Statuto

Art. 1) - Costituzione
E' costituita con sede in Monza, Via Vittorio Veneto n°1, c/o Circolo Carlo Cattaneo, l'Associazione NOVALUNA.
Essa è disciplinata dal presente statuto e dalle vigenti leggi in materia.
Salvo rinnovi o scioglimenti anticipati, l'Associazione ha durata fino al 31/12/2050.

Art. 2) - Finalità
L'Associazione si costituisce per offrire un punto di riferimento politico e culturale ai cittadini che in forma singola o collettiva intendono difendere i principi di libertà, democrazia, solidarietà e dignità della persona.
L'Associazione non ha fini di lucro, ma potrà ricorrere per il conseguimento dei suoi scopi sociali alla più vasta gamma di iniziative, quali la promozione e diffusione di opere a stampa, la raccolta e organizzazione di documentazione, nonché lo svolgimento di attività di volontariato.

Art. 3) - Modalità operative
L'Associazione si propone di promuovere la partecipazione alla vita politica, sociale e culturale mediante iniziative pubbliche e di studio, promozione di indagine o ricerche, convegni, seminari o altro. Potrà inoltre collaborare con altre associazioni o gruppi, nonché singoli cittadini che siano disponibili ad operare per la realizzazione delle finalità associative.

Art. 4) - Soci e quote sociali
Potrà far parte dell'Associazione chiunque - persona fisica, ente, società, associazione comunque costituita - ne condivida scopi e ragioni sociali e intenda sostenerne le attività. Il Consiglio Direttivo valuterà e accetterà le domande di ammissione così come stabilirà la decadenza dei soci che abbiano perduto le caratteristiche richieste per l'adesione. I soci delle varie categorie - ordinari, sostenitori, vitalizi, ecc. - sono tenuti al versamento delle quote sociali annuali o pluriennali nella misura stabilita dal Consiglio Direttivo per consentire la vita e lo sviluppo dell'Associazione. Potranno essere nominati soci onorari ed esentati dal pagamento delle quote sociali persone od enti con particolari benemerenze su proposta unanime del Consiglio Direttivo ratificata dal voto favorevole dei ¾ dell'Assemblea.
La classificazione fra soci fondatori, ordinari, sostenitori, vitalizi ect., si intende dettata ai soli fini classificatori, ma ad essa non corrisponde alcuna volontà discriminatoria di una categoria di soci rispetto ad un'altra.

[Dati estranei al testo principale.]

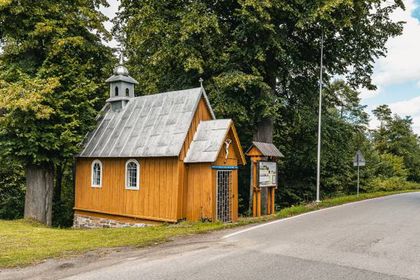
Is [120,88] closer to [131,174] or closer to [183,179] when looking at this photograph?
[131,174]

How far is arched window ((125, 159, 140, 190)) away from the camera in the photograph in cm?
1576

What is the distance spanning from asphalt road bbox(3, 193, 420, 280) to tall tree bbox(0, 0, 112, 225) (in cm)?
979

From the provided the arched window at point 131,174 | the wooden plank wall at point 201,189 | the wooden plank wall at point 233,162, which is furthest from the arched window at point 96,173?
the wooden plank wall at point 233,162

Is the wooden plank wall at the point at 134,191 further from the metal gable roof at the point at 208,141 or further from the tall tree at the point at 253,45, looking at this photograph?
the tall tree at the point at 253,45

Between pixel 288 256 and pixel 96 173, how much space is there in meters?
12.2

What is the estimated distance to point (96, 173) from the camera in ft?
57.6

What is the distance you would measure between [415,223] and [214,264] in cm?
739

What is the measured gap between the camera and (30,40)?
16688 mm

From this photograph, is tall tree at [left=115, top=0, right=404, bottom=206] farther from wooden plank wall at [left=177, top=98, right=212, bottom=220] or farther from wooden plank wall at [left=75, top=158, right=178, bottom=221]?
wooden plank wall at [left=75, top=158, right=178, bottom=221]

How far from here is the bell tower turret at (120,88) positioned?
18.8 metres

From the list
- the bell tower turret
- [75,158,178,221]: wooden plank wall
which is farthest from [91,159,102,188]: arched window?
the bell tower turret

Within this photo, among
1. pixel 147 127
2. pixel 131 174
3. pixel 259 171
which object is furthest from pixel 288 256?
pixel 147 127

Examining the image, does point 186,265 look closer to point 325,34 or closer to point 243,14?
point 243,14

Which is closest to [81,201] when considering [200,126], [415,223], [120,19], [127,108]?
[127,108]
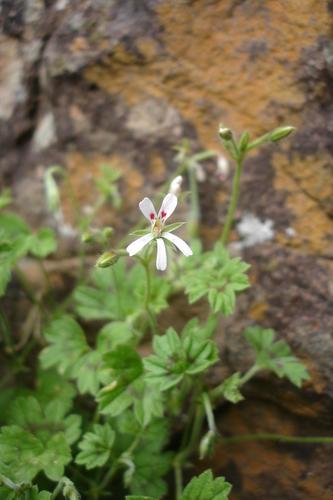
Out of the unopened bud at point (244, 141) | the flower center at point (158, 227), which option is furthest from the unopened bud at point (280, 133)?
the flower center at point (158, 227)

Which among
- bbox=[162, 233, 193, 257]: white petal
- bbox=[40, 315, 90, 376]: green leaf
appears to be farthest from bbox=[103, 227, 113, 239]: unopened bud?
bbox=[40, 315, 90, 376]: green leaf

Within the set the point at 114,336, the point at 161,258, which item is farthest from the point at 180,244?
the point at 114,336

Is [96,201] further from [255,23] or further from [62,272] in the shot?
[255,23]

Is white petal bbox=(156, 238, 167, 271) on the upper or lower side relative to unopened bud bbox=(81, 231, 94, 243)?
upper

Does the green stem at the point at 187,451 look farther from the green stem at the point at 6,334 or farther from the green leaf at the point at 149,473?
the green stem at the point at 6,334

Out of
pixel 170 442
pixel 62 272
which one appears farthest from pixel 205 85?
pixel 170 442

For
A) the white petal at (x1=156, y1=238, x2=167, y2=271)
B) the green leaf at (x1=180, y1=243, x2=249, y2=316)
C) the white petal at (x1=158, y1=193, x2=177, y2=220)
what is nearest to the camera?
the white petal at (x1=156, y1=238, x2=167, y2=271)

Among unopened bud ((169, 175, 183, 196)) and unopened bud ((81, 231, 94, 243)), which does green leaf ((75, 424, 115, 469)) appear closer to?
unopened bud ((81, 231, 94, 243))

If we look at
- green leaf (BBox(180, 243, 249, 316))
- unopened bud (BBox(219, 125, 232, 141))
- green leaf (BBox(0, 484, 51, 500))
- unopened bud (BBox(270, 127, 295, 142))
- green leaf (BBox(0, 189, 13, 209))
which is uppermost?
unopened bud (BBox(219, 125, 232, 141))
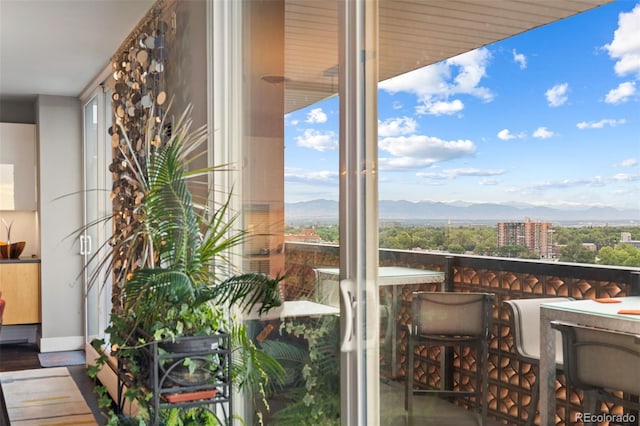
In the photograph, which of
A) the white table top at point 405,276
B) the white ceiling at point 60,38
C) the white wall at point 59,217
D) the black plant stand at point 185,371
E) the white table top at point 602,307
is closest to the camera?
the white table top at point 602,307

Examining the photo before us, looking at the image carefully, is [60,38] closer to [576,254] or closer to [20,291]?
[20,291]

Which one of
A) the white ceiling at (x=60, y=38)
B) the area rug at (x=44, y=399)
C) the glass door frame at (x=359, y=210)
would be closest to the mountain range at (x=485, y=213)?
the glass door frame at (x=359, y=210)

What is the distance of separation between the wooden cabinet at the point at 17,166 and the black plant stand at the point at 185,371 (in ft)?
18.5

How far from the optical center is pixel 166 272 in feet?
8.58

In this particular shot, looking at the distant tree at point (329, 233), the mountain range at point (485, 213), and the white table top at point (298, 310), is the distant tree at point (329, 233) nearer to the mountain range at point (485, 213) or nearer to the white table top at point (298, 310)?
the mountain range at point (485, 213)

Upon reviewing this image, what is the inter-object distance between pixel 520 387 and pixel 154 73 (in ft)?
11.2

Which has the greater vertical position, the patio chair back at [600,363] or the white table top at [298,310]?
the patio chair back at [600,363]

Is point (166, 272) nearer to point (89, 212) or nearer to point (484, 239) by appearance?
point (484, 239)

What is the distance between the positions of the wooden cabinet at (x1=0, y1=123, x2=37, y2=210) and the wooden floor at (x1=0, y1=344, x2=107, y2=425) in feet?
5.06

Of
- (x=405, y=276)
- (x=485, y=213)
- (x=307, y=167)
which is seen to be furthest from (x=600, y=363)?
(x=307, y=167)

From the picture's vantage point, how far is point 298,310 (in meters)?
2.73

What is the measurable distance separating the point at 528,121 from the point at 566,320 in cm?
44

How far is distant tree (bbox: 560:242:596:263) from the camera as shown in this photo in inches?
51.8

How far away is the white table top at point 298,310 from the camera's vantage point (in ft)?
8.23
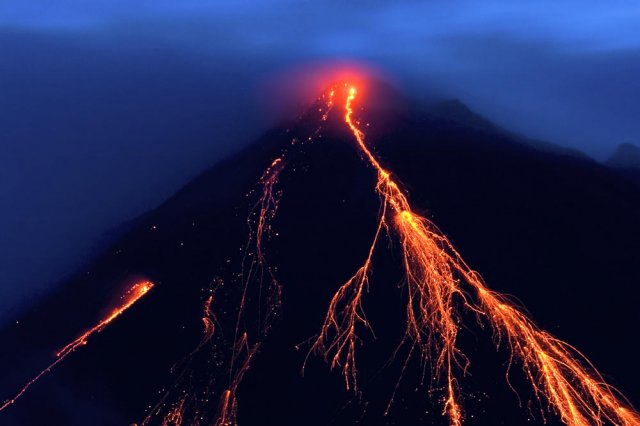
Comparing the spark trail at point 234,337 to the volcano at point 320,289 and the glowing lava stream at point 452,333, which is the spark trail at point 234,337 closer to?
the volcano at point 320,289

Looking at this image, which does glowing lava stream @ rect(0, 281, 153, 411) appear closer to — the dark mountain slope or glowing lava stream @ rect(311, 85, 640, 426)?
glowing lava stream @ rect(311, 85, 640, 426)

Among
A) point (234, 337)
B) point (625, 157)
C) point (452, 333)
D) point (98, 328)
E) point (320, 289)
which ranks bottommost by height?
point (98, 328)

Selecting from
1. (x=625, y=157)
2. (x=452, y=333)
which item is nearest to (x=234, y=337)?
(x=452, y=333)

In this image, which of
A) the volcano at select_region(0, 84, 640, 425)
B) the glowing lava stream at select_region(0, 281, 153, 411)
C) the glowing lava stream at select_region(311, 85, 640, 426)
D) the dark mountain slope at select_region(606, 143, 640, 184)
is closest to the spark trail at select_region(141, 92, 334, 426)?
the volcano at select_region(0, 84, 640, 425)

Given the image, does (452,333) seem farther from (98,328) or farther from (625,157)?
(625,157)

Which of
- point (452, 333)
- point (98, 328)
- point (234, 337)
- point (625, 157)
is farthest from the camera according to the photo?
point (625, 157)

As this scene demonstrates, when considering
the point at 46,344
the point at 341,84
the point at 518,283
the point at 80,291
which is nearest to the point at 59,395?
the point at 46,344

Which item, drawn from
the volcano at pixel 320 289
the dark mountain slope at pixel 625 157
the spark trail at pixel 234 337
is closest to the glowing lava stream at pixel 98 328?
the volcano at pixel 320 289
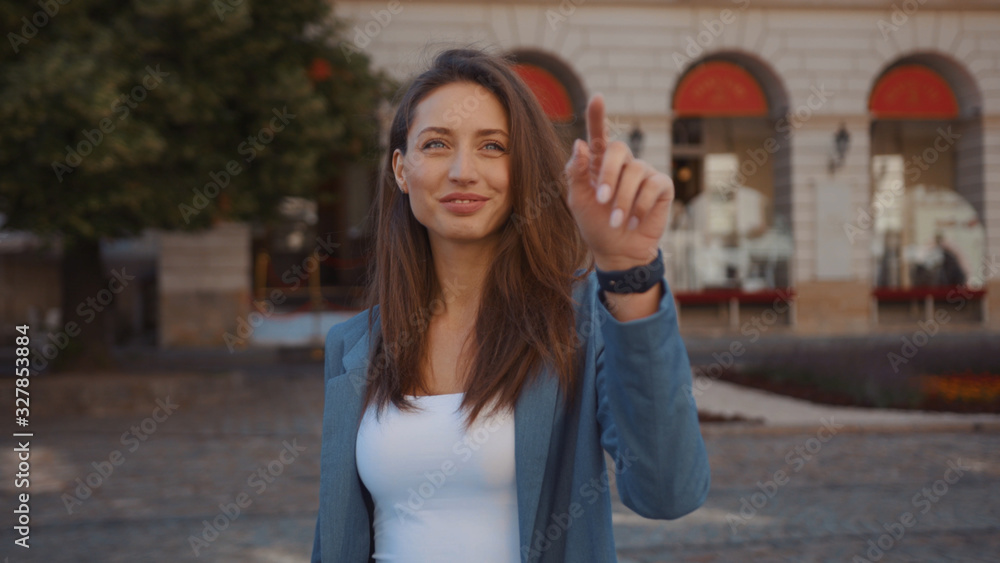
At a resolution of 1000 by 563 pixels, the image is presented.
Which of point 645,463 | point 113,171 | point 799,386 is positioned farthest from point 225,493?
point 799,386

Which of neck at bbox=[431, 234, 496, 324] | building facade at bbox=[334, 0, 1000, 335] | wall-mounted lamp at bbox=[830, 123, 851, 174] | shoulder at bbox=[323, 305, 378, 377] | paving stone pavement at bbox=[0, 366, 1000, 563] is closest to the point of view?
neck at bbox=[431, 234, 496, 324]

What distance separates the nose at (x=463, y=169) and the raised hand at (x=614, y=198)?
54cm

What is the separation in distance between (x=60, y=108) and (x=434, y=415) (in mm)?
8279

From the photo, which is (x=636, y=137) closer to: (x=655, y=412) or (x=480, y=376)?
(x=480, y=376)

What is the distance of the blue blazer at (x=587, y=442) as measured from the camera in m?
1.33

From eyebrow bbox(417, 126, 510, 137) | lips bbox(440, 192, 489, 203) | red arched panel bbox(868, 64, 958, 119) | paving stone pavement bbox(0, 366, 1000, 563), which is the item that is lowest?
paving stone pavement bbox(0, 366, 1000, 563)

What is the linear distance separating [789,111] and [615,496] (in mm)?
14905

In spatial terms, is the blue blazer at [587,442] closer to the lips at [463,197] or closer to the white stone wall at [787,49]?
the lips at [463,197]

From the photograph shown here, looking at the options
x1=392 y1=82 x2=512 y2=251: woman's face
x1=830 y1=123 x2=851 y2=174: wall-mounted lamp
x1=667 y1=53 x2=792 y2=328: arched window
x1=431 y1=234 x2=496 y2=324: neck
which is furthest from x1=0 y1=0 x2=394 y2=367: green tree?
x1=830 y1=123 x2=851 y2=174: wall-mounted lamp

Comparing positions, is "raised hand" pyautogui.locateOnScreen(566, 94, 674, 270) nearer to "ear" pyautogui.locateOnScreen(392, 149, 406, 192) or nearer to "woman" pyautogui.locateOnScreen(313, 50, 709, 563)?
"woman" pyautogui.locateOnScreen(313, 50, 709, 563)

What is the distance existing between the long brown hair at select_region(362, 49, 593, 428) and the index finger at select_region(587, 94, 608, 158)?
595mm

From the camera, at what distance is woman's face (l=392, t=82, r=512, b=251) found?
1.81 metres

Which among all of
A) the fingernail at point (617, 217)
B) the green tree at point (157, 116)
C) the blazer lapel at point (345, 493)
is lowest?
the blazer lapel at point (345, 493)

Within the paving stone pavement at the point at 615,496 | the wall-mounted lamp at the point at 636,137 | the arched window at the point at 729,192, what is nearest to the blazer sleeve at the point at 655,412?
the paving stone pavement at the point at 615,496
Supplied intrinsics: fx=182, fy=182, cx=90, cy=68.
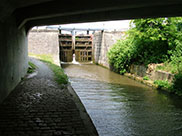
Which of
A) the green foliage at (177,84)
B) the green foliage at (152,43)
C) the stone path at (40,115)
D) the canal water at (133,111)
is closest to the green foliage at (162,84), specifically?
the green foliage at (177,84)

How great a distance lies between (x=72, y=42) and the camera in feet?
83.6

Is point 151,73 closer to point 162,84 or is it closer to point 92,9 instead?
point 162,84

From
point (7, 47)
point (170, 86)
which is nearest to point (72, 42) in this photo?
point (170, 86)

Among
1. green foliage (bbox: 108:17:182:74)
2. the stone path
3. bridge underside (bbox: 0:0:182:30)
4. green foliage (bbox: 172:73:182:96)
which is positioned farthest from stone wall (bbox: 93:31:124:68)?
the stone path

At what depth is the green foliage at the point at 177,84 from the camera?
9.38m

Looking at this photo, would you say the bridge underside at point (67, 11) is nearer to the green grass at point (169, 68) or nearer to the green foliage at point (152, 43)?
the green grass at point (169, 68)

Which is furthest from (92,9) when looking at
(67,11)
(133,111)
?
(133,111)

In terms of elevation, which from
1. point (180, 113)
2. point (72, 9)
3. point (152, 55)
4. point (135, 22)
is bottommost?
point (180, 113)

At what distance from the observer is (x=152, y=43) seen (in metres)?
13.8

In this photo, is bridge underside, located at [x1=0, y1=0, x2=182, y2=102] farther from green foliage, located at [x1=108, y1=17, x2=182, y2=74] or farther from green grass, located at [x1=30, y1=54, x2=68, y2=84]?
green foliage, located at [x1=108, y1=17, x2=182, y2=74]

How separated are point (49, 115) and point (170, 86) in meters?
7.61

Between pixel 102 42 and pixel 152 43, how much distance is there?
424 inches

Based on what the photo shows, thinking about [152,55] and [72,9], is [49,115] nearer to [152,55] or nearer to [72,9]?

In particolare, tutti i soci hanno gli stessi diritti e gli stessi doveri nei confronti dell'associazione, che si impegna in tal modo a garantire la disciplina uniforme del rapporto associativo e delle modalità associative, senza prevedere alcun tipo di discriminazione e/o privilegio fra associati, nonché ipotesi di partecipazione temporanea alla vita associativa.
Tutti i soci maggiori di età hanno diritto di voto per l'approvazione e le modificazioni dello statuto e dei regolamenti e per la nomina degli organi direttivi dell'associazione.

Art. 5) - Organi dell'Associazione
Organi dell'Associazione sono l'Assemblea dei soci, il Consiglio Direttivo, il Presidente, il Collegio dei Probiviri.

Art. 6) - Assemblea
L'Assemblea è l'organo fondamentale dell'Associazione: è formata dai soci e dai rappresentanti degli enti associati.
Partecipano all'Assemblea tutti i soci; hanno diritto di voto i soci iscritti da almeno tre mesi nel libro dei soci. Ogni socio ha un voto in Assemblea, secondo il dispositivo di cui all'art. 2532, secondo comma, C.C. Non è ammessa delega.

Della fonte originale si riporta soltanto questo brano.